With its Statement, the Division encourages funds to consider whether risk and other disclosures "should be revised based on how COVID-19-related events may affect the [fund] and its investments." This language raises questions about the regulatory gravitas of the Statement; language directing or requiring such consideration would be clearer. But, in addition to its encouragement, the Division also reminds funds of their obligation under the Securities Act of 1933 ("Securities Act") to update their prospectuses as necessary to deliver "timely and material" information to existing shareholders and new investors in light of the pandemic. The Statement notes that over 100 million U.S. individuals (or 45% of U.S. households) had invested over $21 trillion in mutual funds and ETFs as of December 2018. It also highlights the importance of funds and variable insurance products engaged in continuous securities offerings to provide current risk and other disclosure to shareholders in compliance with the Securities Act. These days, what is more current than COVID-19?

Website Disclosure Is Enough

The Division seems to be guiding the fund industry to inform shareholders of COVID-19-related market risks of which they might not otherwise be aware. The Statement notes that these are "unprecedented times" and recognizes that funds may face "particularized obstacles" due to COVID-19. Indeed, the SEC allowed in its March 25, 2020, Statement Regarding Prospectus Delivery that, through June 30, 2020, it will not seek enforcement against a fund that is not able to timely deliver updated prospectuses to shareholders due to COVID-19 related complications as long as the current prospectus is filed with the SEC and made available on the fund's website. Still, in its Statement, the Division underscores the "bedrock principle of making timely and relevant information available to investors."

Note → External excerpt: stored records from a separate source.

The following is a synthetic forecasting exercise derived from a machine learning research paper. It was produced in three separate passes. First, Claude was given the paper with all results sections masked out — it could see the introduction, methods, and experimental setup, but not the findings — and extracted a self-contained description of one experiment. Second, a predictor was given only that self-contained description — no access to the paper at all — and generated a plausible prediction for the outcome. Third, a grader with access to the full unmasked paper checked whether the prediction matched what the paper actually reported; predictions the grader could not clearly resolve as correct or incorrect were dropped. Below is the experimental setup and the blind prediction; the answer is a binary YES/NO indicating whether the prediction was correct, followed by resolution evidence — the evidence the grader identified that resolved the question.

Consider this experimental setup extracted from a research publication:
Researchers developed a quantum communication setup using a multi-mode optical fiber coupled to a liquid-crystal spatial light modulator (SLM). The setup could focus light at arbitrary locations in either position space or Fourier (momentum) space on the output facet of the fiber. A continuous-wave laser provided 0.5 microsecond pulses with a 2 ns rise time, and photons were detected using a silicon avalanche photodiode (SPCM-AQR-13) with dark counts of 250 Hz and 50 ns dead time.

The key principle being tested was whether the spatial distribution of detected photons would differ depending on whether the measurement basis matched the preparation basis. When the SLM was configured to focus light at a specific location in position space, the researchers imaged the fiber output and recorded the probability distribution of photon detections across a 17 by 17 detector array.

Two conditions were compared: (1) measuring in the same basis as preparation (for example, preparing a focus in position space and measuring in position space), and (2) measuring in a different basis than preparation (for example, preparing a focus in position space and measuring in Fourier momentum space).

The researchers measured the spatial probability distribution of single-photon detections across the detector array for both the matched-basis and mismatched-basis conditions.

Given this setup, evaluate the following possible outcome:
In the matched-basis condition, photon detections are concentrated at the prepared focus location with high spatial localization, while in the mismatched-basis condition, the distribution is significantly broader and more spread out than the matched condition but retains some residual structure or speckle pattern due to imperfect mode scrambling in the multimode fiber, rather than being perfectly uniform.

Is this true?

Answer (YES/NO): YES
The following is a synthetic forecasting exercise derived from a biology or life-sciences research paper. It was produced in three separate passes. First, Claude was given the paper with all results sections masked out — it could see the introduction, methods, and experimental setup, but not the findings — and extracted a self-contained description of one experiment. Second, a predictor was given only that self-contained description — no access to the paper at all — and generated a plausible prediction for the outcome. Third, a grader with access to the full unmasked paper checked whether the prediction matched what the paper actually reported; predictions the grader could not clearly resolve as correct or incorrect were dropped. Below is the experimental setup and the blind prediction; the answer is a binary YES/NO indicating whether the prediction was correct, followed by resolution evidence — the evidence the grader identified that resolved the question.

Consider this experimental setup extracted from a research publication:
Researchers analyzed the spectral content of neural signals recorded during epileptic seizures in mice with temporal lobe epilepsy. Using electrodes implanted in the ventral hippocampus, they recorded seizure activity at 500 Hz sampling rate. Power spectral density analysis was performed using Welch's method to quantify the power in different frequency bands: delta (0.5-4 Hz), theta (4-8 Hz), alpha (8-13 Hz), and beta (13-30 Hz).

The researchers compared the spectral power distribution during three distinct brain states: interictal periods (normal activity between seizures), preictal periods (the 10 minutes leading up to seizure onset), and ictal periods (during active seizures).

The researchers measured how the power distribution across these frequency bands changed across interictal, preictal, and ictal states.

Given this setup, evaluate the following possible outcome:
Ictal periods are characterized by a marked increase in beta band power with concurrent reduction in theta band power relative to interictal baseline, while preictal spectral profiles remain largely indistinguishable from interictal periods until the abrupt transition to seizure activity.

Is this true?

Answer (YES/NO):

Review of Updates by Division Not Required

The Statement is particularly important for the many funds with December 31 fiscal year ends that must update their registration statements effective May 1, 2020. Nearly one-third of all funds, and nearly all variable insurance products, have December 31 fiscal year ends. The SEC has not extended the required effective date for these post-effective amendments, so these updates should appropriately reflect COVID-19 risk and related information. Funds typically file under Rule 485(a) under the Securities Act to make material amendments to their registration statements, and file under Rule 485(b) to make routine updates and other immaterial changes. Post-effective amendments under Rule 485(b) become effective immediately; whereas the effectiveness of amendments under Rule 485(a) is delayed for 60 days to allow the Division an opportunity to review and comment on the changes. At this point, funds that must amend their registration statements by May 1 do not have the 60 days required for a Rule 485(a) filing. The Division may thus be making an implicit exception to Rule 485(a) by characterizing COVID-19 related disclosures as material and simultaneously indicating that funds updating their registration statements for May 1 should include such disclosures in their Rule 485(b) filings.

Conclusion

Funds should consult with counsel to ensure that their disclosures appropriately reflect the already experienced and potential effects of COVID-19. This is an urgent exercise not only for funds in the process of updating their disclosures for May 1, and other funds may also find it advisable to supplement their prospectus before a post-effective amendment is required.